In the management of peritoneal carcinomatosis, HIPEC has a curative intent while PIPAC is considered palliation, since no data on long-term outcome after PIPAC is available so far. Therefore, their respective indications are different. In this context, it is important to weigh the expected survival benefits against morbid-mortality and impact on QoL. Two recent studies reported decreased QoL and increased symptoms 6–12 months after HIPEC treatment. And this was also observed in patients without postoperative complications [24, 25].

Good tolerance profile and QoL under PIPAC treatment allowed assessing bidirectional regimens combining systemic and intraperitoneal PIPAC treatment. Safety, tolerance, and QoL were still acceptable under bidirectional treatment that might offer a chance for downstaging and secondary CRS + HIPEC in selected patients [12, 26–28].

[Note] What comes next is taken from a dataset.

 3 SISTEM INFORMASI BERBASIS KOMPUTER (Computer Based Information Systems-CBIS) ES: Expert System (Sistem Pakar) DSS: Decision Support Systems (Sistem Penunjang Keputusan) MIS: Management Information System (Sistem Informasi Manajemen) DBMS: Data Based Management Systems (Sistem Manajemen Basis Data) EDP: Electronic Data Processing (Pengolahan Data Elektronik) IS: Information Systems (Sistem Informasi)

Concerning efficacy, first results of the pioneer center from Herne, Germany, were encouraging, but longer follow-up periods are required for assessment of oncological outcomes [11, 12, 28]. Furthermore, independent confirmation of histological regression under PIPAC treatment in a standardized way is needed. Future prospective studies should present histological results in a systematic way using a recently published tumor regression score [29].

Main limitations of this study are its small and heterogeneous patient cohort and its retrospective design. On the other hand, QoL assessment was prospectively performed in all consecutive patients from the beginning of the PIPAC program and no patient was excluded from this analysis. Furthermore, PIPAC procedure and treatment algorithms were standardized.

In summary, this study suggests that PIPAC had no negative impact on QoL in patients with peritoneal carcinomatosis. Digestive and nondigestive symptoms remained unchanged after a first PIPAC application but also after repeated treatments. Prospective evaluation of histological response rates and survival times under PIPAC treatment is underway.